To choose the right saltbush species, see saltbushes for dryland salinity management.

Establishing saltbush

To successfully establish saltbush, choose the right species, use good seed or seedlings, control waterlogging, and use the right establishment method. For detailed advice see Establishing saltbush for dryland salinity management.

Grazing management

Management of sheep in dense stands is difficult: there is poor vehicle access unless tracks are left; moving sheep as a mob is difficult because they cannot see the other animals; these are poor conditions for working sheep dogs.

Graze until most of the leaves and very fine twigs have been eaten, then remove the livestock.

Saltbush can be heavily crash-grazed with sheep, but there must be sufficient recovery time. Saltbush stands are a safe place to supplementary feed sheep in autumn without risking soil erosion, and this often results in saltbush being grazed back to the fine sticks.

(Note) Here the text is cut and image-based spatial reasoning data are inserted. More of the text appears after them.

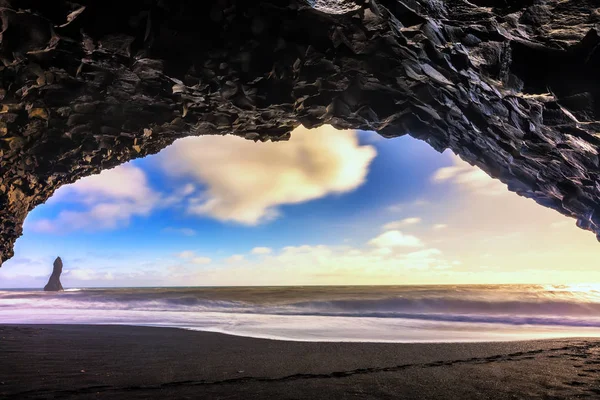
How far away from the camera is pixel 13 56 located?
22.0 feet

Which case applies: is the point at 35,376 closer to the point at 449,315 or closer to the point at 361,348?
the point at 361,348

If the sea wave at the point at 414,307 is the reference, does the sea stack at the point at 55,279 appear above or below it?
below

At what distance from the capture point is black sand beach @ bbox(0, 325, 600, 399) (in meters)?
3.62

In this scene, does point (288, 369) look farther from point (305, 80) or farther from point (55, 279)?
point (55, 279)

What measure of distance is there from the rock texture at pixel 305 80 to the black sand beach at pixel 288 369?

Constant heavy grazing will eventually weaken and kill most saltbush. Some farmers do not graze their saltbush each season, preferring to save the feed for less productive seasons. However, heavy grazing of mature old man saltbush in autumn has little reduction on the amount of edible dry matter available at the start of the following autumn compared to an ungrazed control. If left ungrazed, old man saltbush drops a lot of leaves, which is a wasted resource.

Regular (at least annual) grazing prevents individual bushes from growing beyond sheep grazing height. In rare situations, tall saltbush may need to be pruned back to about 60cm height..

Even in these dense saltbush stands, the volunteer under-storey of annual grasses and herbs contributes about the same amount of edible biomass as the saltbush.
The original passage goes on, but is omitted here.